Having endeavoured to establish the theory of virtue upon its true principle, and to shew that self interest is neither its basis in justice and truth, nor by any means necessary to incite us to the practice, it may not be improper to consider in what degree public interest is coincident with private, and by that means at once to remove one of the enticements and apologies of vice, and afford an additional encouragement and direction to the true politician.

In the first place then, there appears to be sufficient reason to believe, that the practice of virtue is the true road to individual happiness. Many of the reasons which might be adduced in this place have been anticipated in the chapter of the Cultivation of Truth. Virtue is a source of happiness that does not pall in the enjoyment, and of which no man can deprive us.[1] The essence of virtue consists in the seeing every thing in its true light, and estimating every thing at its intrinsic value. No man therefore, so far as he is virtuous, can be in danger to become a prey to sorrow and discontent. He will habituate himself, respecting every species of conduct and temper, to look at its absolute utility, and to tolerate none from which benefit cannot arise either to himself or others. Nor will this be so difficult a task as it is commonly imagined. The man, who is accustomed upon every occasion to consult his reason, will speedily find a habit of this nature growing upon him, till the just and dispassionate value of every incident that befals him will come at length spontaneously to suggest itself. Those evils which prejudice has taught so great a part of mankind to regard with horror, will appear to his understanding disarmed of their terrors. Poverty, obloquy and disgrace will be judged by him to be very trivial misfortunes. Few conditions can be so destitute as to deprive us of the means of obtaining for ourselves a subsistence. The reasonable mind perceives at once the possibility of this and the best method of executing it; and it needs no great stretch of understanding to decide, that real happiness does not consist in luxurious accommodations. With respect to obloquy and disgrace, the wise man may lament the tendency they possess to narrow the sphere of his usefulness; but he will readily perceive, that, separately from this consideration, they are no evils. My real value depends upon the qualities that are properly my own, and cannot be diminished by the slander and contempt of the whole world. Even bodily pain loses much of its sting, when it is encountered by a chearful, a composed, and a determined spirit. To all these negative advantages of virtue, we may add the positive satisfaction of a mind conscious of rectitude, rejoicing in the good of the whole, and perpetually exerted for the promotion of that good.
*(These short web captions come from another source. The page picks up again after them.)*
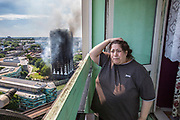 File picture.<br /> Former Grenfell Tower resident Georgina Agguire stands distraught on her balcony as Grenfell Tower, a 24-storey social housing block, burns behind her in the Royal Borough of Kensington and Chelsea, West London, England on the 14th of June 2017. The fire, which originally started from a faulty fridge-freezer appliance on the fourth floor, resulted in the deaths of 72 people, leading the UK Government to carry out a nationwide independent review into building regulations and fire safety.<br /> Georgina had moved to Whitstable House, the building next door four years prior to the fire.
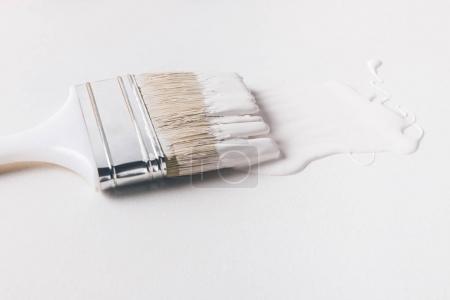 ein Pinsel in weißer Farbe auf weiß isolierter Oberfläche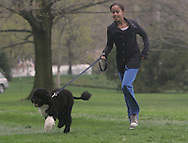 MaliaObama takes BO, the First Dog, on a romp on the South Lawn of the White House. Photo by Dennis Brack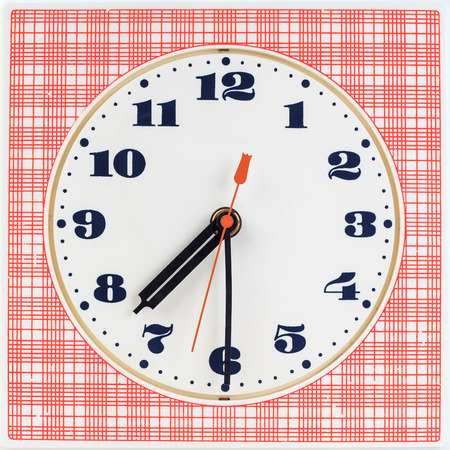 seven o'clock: Round clock face on red striped background showing half past seven oclock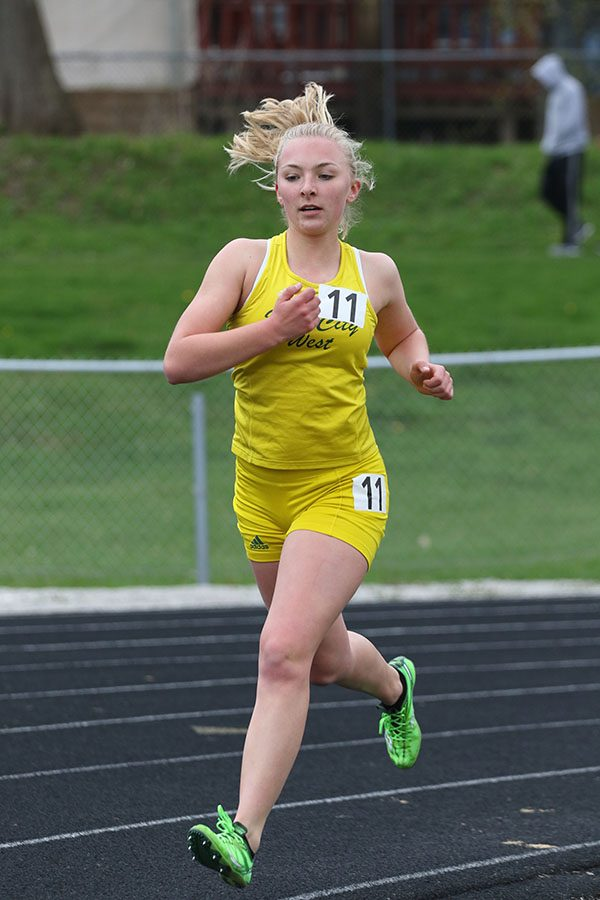 Katie Hoefer runs around the curve of the track during the 3000 meter run. Hoofer placed 11th in 11:42.99 on Thursday, April 18.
There are indeed some extreme cases of the election of a virtuous conduct, respecting which it is difficult to pronounce. Was it Regulus's interest to return to Carthage to a tormenting death, rather than save his life by persuading the Roman senate to an exchange of prisoners? Probably it was. Probably, with the exquisite feeling of duty with which Regulus was animated, a life that was to be perpetually haunted with the recollection of his having omitted the noblest opportunity of public service, was not worth his purchase. His reasoning, so far as related to personal interest, might be like that of Cato in the play:

"A day, an hour, of virtuous liberty
Is worth a whole eternity in bondage."[2]
Secondly, virtue not only leads to the happiness of him who practises it, but to the esteem and affection of others. Nothing can be more indisputable, than that the direct road to the esteem of mankind, is by doing things worthy of their esteem. The most artful scheme for passing things upon others for somewhat different from what they really are, is in momentary danger of detection; and it would be an egregious mistake to suppose, that men esteem any thing but what comes to them under the appearance of virtue. No man ever existed of a taste so depraved as to feel real approbation of another, for the artfulness of his flattery, or the cunning with which he over-reached his neighbours.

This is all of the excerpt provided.